■ Passage shown:
******************************
# GrandSquab #2 & 3



## wolfwood (Jan 26, 2009)

Introducing *** Orion & Azore ***
Skye & Magellan's kids at 2 weeks old today (*don't ask me which is which -- yet.) It looks like they're gonna be colored/patterned like Skye just as we *would have hoped* *IF* we had dared to do such a thing ... Do these look like Blue Bar Check to you?


----------



## Lovebirds (Sep 6, 2002)

Is this #2 or #3 and where is the other one? LOL
THAT one is a cutey for sure.


----------



## wolfwood (Jan 26, 2009)

See? There ya go - - - already asking which one it is...

<Sorry for the delay - I was having a bit of a 'puter problem and was losing everything unless I added only 1 pic at a time>


----------



## lizz (May 3, 2008)

hey!!! our grandsquabs have the same birthday!!!!


----------



## wolfwood (Jan 26, 2009)

I think that makes them cousins ... or something ...


----------



## Pegasus (Feb 6, 2007)

Those are some pretty future flying birds...Looks to me they will have some light colors, what color are the parents?


----------



## mr squeaks (Apr 14, 2005)

Not sure what color, but they will be beautiful no matter what!!
******************************
■ Provided records:
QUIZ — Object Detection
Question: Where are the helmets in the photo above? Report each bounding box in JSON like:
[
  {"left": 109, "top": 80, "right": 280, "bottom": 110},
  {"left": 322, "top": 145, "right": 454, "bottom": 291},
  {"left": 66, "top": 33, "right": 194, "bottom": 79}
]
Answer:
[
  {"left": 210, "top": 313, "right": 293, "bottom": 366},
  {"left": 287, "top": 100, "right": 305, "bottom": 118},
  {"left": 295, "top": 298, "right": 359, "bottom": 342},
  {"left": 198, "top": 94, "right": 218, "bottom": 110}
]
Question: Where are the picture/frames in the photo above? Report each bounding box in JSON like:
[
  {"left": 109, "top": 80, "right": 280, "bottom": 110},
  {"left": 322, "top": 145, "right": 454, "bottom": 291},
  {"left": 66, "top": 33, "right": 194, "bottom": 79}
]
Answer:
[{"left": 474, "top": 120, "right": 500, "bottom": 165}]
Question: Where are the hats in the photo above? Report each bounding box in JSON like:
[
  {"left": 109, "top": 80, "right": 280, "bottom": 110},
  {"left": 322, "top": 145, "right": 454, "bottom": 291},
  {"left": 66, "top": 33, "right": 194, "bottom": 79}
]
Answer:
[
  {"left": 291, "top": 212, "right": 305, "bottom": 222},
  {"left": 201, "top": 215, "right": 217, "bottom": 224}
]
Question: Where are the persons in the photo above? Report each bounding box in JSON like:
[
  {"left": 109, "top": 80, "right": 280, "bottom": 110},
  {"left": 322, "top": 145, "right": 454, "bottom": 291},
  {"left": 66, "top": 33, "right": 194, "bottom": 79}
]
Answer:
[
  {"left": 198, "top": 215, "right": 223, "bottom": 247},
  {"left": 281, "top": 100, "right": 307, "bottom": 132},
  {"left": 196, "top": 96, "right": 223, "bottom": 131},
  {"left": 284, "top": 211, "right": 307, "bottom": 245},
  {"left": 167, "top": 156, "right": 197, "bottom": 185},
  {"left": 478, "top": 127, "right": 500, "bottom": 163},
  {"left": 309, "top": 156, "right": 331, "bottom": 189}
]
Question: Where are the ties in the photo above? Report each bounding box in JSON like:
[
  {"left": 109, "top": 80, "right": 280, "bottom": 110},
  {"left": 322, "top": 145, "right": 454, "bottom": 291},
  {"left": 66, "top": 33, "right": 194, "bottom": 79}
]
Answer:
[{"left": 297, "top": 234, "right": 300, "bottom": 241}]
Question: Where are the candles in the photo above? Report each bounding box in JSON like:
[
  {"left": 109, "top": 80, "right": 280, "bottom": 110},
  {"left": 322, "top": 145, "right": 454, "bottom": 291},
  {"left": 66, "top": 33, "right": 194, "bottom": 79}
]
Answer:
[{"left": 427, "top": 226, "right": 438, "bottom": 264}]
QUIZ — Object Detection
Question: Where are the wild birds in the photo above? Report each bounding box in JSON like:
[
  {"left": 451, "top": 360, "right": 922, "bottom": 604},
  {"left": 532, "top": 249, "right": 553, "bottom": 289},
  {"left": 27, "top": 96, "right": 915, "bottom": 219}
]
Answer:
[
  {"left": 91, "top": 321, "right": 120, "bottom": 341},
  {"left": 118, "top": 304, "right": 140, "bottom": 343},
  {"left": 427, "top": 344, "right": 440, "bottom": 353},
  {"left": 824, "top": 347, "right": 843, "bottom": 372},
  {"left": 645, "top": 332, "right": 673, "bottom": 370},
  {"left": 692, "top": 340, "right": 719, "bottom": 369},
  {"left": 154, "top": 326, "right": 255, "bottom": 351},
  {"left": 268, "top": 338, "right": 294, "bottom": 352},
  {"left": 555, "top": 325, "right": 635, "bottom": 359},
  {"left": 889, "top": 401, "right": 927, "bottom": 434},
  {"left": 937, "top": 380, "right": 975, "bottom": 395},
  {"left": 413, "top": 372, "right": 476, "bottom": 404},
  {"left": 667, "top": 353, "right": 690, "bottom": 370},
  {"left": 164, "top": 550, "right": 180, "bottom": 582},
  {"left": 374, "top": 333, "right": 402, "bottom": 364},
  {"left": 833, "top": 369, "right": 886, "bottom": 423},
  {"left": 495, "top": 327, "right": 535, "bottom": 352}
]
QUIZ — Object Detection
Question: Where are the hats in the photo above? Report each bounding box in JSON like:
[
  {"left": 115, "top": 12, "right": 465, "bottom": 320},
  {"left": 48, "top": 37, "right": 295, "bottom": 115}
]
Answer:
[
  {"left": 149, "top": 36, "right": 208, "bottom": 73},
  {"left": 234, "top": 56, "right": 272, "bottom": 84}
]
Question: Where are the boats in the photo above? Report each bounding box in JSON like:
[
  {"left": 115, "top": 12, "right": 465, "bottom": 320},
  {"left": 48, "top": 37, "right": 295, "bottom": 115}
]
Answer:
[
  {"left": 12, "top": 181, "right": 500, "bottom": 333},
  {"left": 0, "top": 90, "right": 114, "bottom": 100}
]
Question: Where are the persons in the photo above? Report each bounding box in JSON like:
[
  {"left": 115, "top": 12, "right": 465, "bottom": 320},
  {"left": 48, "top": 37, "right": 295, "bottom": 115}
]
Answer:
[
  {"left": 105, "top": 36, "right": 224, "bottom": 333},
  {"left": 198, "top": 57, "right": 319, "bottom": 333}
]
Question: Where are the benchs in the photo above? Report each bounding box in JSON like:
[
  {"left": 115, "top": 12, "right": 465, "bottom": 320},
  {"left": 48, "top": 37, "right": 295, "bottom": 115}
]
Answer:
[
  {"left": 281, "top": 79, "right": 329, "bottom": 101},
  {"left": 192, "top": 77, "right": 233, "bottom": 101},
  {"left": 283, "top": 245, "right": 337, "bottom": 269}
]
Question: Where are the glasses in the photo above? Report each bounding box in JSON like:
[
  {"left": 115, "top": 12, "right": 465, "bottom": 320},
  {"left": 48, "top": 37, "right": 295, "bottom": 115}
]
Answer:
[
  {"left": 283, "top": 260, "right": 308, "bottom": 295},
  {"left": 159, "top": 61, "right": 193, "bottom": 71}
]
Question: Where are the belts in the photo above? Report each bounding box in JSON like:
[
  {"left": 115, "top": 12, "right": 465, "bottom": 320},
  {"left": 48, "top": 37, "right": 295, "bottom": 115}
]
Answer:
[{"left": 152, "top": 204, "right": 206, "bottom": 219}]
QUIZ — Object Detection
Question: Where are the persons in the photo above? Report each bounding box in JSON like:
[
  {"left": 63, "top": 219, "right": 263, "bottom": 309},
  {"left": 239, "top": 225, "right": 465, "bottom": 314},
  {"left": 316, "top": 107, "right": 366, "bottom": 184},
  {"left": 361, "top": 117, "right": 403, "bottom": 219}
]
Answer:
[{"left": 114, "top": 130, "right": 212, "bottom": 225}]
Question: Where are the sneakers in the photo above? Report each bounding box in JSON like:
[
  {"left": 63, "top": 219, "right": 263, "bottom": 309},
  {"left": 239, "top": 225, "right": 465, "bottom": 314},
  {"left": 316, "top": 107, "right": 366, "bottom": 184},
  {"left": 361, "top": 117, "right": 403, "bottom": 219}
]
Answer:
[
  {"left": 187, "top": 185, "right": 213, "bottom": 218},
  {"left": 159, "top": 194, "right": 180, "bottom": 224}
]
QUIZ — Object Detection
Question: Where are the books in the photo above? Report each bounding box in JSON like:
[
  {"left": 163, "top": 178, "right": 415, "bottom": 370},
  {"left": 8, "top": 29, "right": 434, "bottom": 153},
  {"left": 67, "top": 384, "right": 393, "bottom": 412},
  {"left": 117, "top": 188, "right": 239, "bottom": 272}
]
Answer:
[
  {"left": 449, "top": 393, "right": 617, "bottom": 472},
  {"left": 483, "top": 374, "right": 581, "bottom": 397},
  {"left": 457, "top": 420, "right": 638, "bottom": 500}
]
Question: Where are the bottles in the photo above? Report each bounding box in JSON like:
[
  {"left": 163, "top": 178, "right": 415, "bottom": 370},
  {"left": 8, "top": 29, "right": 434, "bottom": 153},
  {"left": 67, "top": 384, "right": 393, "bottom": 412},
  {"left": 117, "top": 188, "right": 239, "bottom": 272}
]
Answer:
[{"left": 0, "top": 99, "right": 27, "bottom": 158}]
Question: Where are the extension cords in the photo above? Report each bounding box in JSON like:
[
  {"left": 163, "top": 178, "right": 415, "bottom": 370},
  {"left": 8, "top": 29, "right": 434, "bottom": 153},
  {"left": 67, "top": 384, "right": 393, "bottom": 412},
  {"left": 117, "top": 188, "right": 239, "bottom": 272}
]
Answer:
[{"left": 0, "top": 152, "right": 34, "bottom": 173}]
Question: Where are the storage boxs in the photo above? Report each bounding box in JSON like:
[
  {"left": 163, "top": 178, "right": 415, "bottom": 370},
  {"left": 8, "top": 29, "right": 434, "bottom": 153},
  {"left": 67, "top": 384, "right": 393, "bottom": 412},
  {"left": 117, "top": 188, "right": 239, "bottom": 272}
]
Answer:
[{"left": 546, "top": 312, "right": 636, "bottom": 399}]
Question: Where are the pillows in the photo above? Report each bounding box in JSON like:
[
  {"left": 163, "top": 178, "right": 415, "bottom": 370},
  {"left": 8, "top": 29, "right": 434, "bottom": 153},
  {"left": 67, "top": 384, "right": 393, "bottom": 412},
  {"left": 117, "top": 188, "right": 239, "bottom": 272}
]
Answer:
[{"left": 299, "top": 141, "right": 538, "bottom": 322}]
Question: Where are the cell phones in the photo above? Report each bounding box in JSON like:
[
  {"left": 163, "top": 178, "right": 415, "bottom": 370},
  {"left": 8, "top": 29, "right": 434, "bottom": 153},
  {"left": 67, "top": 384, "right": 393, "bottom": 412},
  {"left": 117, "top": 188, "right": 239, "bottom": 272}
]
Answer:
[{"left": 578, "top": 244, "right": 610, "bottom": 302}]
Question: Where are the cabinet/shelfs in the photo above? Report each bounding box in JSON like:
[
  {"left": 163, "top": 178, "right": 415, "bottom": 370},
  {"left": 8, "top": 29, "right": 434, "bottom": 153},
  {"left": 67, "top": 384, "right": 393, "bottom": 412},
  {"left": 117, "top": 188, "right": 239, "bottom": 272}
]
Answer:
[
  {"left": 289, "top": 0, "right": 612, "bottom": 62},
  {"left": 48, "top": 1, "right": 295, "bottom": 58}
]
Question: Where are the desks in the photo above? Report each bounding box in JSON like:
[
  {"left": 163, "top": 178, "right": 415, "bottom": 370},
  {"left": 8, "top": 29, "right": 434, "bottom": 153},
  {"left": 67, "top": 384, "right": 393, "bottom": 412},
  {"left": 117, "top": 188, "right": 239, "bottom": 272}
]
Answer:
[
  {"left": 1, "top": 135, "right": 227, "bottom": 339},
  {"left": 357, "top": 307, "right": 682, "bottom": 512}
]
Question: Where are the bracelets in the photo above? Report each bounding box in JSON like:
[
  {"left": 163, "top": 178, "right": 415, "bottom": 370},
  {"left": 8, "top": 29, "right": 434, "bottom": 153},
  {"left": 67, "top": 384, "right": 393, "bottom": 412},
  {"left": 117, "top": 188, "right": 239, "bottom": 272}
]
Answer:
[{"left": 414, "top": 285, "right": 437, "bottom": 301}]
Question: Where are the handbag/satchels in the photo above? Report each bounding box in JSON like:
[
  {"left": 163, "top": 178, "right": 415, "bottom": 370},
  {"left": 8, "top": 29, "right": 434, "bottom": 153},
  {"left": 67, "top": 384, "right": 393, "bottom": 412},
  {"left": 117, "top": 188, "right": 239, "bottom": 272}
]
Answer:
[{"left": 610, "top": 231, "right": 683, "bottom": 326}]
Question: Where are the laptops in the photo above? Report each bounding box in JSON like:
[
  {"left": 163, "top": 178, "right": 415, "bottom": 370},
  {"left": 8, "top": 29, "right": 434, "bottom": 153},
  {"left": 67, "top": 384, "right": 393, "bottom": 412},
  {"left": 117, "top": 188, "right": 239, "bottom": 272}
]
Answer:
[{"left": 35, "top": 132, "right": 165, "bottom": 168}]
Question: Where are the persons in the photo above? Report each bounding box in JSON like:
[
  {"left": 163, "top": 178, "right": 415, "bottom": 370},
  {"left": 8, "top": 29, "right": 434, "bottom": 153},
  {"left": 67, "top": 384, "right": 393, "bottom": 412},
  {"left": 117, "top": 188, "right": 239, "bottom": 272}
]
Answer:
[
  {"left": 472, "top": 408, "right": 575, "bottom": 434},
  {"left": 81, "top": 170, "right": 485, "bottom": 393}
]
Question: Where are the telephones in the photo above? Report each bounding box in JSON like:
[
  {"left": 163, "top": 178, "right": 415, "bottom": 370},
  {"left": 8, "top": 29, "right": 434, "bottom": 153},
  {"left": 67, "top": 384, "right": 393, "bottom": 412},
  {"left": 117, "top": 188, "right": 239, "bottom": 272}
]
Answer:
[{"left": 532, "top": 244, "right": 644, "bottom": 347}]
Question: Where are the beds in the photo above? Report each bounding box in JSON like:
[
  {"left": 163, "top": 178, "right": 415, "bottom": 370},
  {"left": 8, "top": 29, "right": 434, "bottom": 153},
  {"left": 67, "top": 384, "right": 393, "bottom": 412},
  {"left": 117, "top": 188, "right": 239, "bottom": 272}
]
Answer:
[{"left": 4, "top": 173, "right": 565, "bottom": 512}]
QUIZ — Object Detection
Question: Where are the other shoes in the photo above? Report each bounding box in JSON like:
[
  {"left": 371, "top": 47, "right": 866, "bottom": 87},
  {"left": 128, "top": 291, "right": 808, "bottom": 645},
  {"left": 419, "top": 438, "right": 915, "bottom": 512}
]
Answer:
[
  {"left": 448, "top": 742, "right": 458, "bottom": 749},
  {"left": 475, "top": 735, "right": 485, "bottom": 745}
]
******************************
■ Stated task A:
From the forum thread, extract the portion that begins at the words "See? There ya" and stops after "the same birthday!!!!".
■ Stated task B:
Answer these questions from the forum thread:
(i) What names are given to Skye and Magellan's two young?
(ii) How old are they on the day they are introduced?
(iii) What does lizz say her grandsquabs have in common with these?
The entries have no connection to the forum thread.

■ Output A:
See? There ya go - - - already asking which one it is...

<Sorry for the delay - I was having a bit of a 'puter problem and was losing everything unless I added only 1 pic at a time>


----------



## lizz (May 3, 2008)

hey!!! our grandsquabs have the same birthday!!!!

■ Output B:
(i) Orion and Azore.
(ii) Two weeks old.
(iii) They have the same birthday.